Mark your calendar and register — the 2019 Robotics Summit is happening June 5 and 6, 2019. Focused on the design, development, manufacture, and delivery of commercial robotics) this event is in Boston and co-located with the DeviceTalks event at the Seaport World Trade Center.
Highlight #1 — Engineers wanting to connect with you on design ideas and work
Two companies showing at the Summit that supply bearings and other PT and motion technologies include BSC Industries and IKO International Inc.
BSC Industries • Booth #101 — This Massachusetts-based company sells bearings and power transmission products as well as electrical and automation components. It primarily serves OEM and MRO engineers.

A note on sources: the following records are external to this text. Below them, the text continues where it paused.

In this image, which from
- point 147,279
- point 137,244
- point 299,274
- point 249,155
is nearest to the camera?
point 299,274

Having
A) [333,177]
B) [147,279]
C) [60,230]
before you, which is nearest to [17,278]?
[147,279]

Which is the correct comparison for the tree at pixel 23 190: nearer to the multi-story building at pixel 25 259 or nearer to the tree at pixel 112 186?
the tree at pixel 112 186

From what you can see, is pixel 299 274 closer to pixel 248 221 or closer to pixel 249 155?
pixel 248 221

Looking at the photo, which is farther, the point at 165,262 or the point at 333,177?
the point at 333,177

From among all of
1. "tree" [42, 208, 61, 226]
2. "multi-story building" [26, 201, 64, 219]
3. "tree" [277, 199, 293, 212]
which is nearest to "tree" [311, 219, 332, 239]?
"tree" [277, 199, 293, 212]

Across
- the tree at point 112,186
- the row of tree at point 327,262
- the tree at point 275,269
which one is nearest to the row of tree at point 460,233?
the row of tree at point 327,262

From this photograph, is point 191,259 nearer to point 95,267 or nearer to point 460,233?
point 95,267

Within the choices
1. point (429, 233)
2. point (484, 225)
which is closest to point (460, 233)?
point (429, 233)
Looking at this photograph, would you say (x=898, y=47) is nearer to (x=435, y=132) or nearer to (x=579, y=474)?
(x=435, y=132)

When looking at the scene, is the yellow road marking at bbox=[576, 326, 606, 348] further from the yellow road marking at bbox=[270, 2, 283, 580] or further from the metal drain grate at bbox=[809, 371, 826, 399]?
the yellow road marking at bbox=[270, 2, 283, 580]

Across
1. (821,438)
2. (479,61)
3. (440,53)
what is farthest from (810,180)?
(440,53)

IKO International Inc. • Booth #120 — Go visit here for needle bearings, linear motion roller guides, positioning tables, and other machine components and subsystems. One key offering for robotics from this supplier is C-Lube technology for maintenance-free lubrication on M-series linear ways and cam followers. Other offerings are suitable for robotic installations in cleanrooms, vacuum environments, and high-temperature settings.

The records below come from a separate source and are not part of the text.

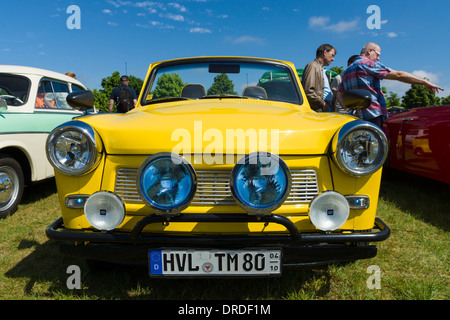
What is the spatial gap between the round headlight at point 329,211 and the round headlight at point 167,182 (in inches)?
24.7

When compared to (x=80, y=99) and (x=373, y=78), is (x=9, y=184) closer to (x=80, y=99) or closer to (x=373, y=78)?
(x=80, y=99)

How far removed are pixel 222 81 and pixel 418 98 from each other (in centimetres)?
3368

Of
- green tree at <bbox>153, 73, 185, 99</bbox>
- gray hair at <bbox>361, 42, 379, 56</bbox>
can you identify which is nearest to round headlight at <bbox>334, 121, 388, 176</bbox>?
green tree at <bbox>153, 73, 185, 99</bbox>

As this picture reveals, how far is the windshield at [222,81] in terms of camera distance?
2.84 metres

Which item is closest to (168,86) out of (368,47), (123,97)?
(368,47)

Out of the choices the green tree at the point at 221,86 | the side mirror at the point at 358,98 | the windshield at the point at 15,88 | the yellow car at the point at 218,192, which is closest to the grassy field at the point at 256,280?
the yellow car at the point at 218,192

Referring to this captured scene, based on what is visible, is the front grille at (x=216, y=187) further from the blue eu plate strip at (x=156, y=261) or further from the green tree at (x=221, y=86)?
the green tree at (x=221, y=86)

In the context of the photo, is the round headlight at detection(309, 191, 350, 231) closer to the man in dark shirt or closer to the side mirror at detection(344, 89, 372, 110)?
the side mirror at detection(344, 89, 372, 110)

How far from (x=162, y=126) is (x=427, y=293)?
1907 mm

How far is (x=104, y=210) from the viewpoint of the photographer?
1606 mm

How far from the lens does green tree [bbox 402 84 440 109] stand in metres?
29.6

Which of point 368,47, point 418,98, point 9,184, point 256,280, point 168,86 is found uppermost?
point 418,98

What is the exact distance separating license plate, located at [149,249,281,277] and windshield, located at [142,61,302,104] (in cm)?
162

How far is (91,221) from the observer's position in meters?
1.60
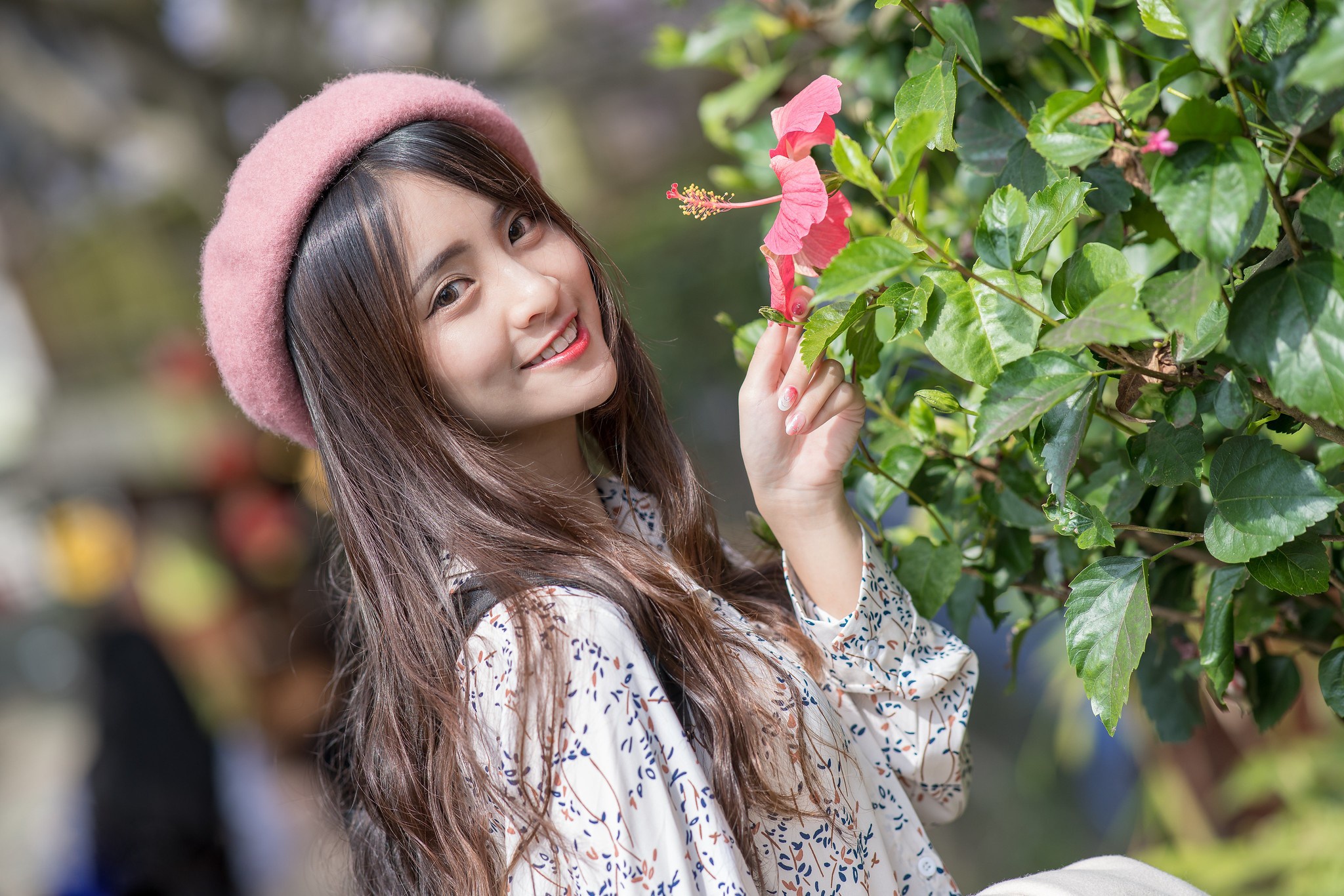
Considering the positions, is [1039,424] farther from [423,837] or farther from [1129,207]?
[423,837]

Highlight #2 — Chance to be inspired by modern-day heroes
Note that as a Robotics Summit attendee, you’ll also get access to see the DeviceTalks keynote speaker in Tyler Shultz, the entrepreneur and Theranos whistleblower mentioned copiously in Bad Blood. Shultz speaks on June 6th (later than Robotics Summit keynote Dev Singh on the use of 5G in robotics).

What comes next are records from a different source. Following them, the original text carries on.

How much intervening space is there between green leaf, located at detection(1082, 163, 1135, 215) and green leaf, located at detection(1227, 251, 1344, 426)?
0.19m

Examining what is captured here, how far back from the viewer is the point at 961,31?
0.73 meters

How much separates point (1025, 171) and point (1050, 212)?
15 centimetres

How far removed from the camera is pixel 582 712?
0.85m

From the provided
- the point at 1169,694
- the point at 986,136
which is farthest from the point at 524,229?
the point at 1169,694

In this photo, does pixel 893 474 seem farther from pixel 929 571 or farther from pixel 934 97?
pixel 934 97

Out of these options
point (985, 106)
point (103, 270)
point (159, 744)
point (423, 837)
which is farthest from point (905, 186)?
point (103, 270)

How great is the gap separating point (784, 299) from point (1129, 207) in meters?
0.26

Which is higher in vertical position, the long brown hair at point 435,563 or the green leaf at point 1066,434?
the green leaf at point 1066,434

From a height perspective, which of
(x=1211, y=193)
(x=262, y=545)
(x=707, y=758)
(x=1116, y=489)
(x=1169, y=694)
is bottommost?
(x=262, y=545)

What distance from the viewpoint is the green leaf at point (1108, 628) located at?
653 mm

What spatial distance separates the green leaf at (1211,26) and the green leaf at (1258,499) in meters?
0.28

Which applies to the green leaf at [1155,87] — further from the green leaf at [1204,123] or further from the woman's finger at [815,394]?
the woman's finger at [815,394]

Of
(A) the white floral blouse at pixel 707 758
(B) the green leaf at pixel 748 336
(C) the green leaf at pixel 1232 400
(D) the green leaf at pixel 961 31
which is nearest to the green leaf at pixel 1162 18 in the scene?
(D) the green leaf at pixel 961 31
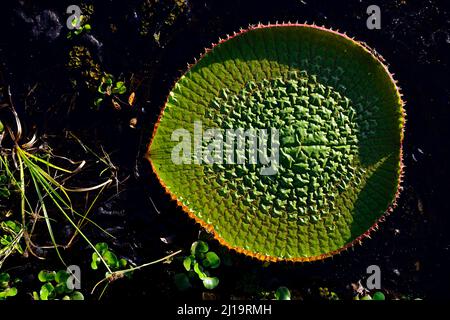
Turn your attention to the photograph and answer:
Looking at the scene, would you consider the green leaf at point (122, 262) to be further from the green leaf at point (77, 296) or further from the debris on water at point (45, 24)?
the debris on water at point (45, 24)

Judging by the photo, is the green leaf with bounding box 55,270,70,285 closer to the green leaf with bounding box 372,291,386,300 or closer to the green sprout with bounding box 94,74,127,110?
the green sprout with bounding box 94,74,127,110

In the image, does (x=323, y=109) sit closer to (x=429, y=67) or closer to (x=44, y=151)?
(x=429, y=67)

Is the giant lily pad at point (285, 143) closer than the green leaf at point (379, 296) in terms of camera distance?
Yes

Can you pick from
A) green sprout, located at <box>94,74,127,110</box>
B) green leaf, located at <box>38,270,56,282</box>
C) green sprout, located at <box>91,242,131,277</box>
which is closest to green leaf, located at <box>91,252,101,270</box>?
green sprout, located at <box>91,242,131,277</box>

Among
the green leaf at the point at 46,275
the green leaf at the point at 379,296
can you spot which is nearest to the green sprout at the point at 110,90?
the green leaf at the point at 46,275

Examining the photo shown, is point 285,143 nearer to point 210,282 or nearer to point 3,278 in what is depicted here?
point 210,282

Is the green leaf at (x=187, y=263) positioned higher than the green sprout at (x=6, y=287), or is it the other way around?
the green leaf at (x=187, y=263)

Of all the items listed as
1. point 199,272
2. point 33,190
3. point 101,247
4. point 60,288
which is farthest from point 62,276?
point 199,272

Highlight #3 — Addressing societal challenges (from the replacement of manual jobs with robots)
In one keynote at the Robotics Summit — on Wednesday June 5th from 10:45 to 11:30 am — head of the Directorate for Engineering at the National Science Foundation (and professor at the University of Michigan) Dawn Tilbury will discuss how robots are moving into workplaces. Some are replacing some people while helping others accomplish their goals. She’ll outline how the NSF is funding research to ensure robots benefit both people and jobs.
One of NSF’s ideas — the future of work at the human-technology frontier — necessitates cross-discipline research with collaboration between universities and industries. Such collaborations will come to define new technologies — and address societal challenges that robots introduce.